Z-stack images were obtained from brain samples using the Leica Sp8 confocal microscope, at 1024 × 1024 pixel resolution every 1 µm with a 40 x water immersion objective, numerical aperture of 1 and zoom of 1. Three-dimensional volume was reconstructed with the Imaris (Bitplane) software. Image normalization was performed to ensure standardized measurements across images with different signal intensities, and three-dimensional analysis of the brain was done by software's in-built wizard. Images were rendered, and brain size measurement was gotten as three-dimensional volumes using the surface analysis tool on Imaris.

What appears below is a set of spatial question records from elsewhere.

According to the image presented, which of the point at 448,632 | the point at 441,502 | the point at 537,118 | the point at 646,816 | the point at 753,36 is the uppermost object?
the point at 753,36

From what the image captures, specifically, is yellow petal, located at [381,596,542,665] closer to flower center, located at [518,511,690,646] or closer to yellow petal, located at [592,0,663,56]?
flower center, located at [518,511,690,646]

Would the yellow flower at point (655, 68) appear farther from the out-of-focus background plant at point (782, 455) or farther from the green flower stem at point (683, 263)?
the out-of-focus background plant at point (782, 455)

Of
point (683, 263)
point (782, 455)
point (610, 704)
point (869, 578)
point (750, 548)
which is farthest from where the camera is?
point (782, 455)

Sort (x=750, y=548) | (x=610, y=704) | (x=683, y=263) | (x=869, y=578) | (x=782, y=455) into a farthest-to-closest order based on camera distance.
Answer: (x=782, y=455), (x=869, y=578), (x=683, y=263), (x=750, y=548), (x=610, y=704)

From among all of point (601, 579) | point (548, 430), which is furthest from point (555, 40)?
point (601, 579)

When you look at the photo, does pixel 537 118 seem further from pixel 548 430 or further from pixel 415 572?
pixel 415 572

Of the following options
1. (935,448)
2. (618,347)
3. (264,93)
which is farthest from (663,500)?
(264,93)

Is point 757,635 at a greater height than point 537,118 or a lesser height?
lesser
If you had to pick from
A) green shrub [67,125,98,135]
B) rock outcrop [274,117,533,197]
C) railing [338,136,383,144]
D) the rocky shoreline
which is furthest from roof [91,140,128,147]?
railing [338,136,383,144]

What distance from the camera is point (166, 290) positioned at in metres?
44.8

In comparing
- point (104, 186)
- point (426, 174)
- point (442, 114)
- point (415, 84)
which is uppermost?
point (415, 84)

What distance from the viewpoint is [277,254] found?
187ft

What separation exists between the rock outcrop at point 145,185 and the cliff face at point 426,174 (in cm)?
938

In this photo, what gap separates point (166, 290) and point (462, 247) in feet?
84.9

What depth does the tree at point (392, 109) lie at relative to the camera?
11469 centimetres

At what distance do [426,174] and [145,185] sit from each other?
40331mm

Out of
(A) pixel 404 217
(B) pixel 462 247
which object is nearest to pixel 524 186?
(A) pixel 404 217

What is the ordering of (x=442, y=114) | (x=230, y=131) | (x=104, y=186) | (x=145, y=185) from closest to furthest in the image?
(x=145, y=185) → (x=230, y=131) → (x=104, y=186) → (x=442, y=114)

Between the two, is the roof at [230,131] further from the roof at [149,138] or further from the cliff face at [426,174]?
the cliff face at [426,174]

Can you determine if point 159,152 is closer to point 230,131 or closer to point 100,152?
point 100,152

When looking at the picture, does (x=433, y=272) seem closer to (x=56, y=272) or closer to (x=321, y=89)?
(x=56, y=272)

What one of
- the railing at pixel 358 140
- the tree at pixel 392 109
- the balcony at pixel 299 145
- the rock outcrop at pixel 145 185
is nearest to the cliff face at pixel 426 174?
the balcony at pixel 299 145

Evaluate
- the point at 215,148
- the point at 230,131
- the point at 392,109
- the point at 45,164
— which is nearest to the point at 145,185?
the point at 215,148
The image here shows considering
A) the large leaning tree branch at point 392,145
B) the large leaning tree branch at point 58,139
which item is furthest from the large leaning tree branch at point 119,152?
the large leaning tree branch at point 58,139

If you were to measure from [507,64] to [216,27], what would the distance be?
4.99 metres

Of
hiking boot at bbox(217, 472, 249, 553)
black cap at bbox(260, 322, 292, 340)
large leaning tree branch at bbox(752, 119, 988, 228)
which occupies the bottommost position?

Body size measurement, organ dissection and immunocytochemistry

Animals picked at the relevant time points were first placed in cold phosphate-buffered saline (PBS) solution, to immobilize them, and then imaged using a Zeiss Stemi 508 dissecting microscope before dissection. These images were analysed using the FIJI (ImageJ, v. 2.0.0-rc-69/1.52i, 2019) software. The length and width of the larva or pupa were measured using the straight-line tool, and volume was calculated using the formula lw (length × width2).

After measuring each larva/pupa, we dissected out their brain in cold 1 x phosphate-buffered saline (1 x PBS) under a Leica S9E dissecting microscope according to methods previously described [60,61]. Isolated brains were fixed overnight in 4% paraformaldehyde at 4°C. After four washes in a solution of cold 0.3% Triton X-100 in PBS (PBT) for 20 min each, samples were incubated in 2% normal donkey serum block solution prior to immunostaining. The blocked tissue samples were then transferred to Acti-stain 670 Phalloidin (1 : 1200, Cytoskeleton cat. no. PHDN1) reagent diluted in PBT and normal donkey serum, and incubated on a rocking platform shaker in the dark for 2–3 days at 4°C. Prior to imaging, samples were rinsed in cold PBS, and PBS was replaced with 25% KY jelly in water solution. Samples were imaged using the Leica SP8 HyD microscope with 40 x water immersion objective.

Image processing and statistical analysis

Data analyses were carried out in RStudio (v. 1.2.5019 2009–2019 RStudio). We fitted our body and organ size data with both linear, using the lm function, and nonlinear models, using the nls package [62]. We used AIC and BIC to assess model fit, selecting the simplest models when these values were similar. Data visualization was conducted using the ggplot package [63] in RStudio (v. 1.2.5019 2009–2019 RStudio).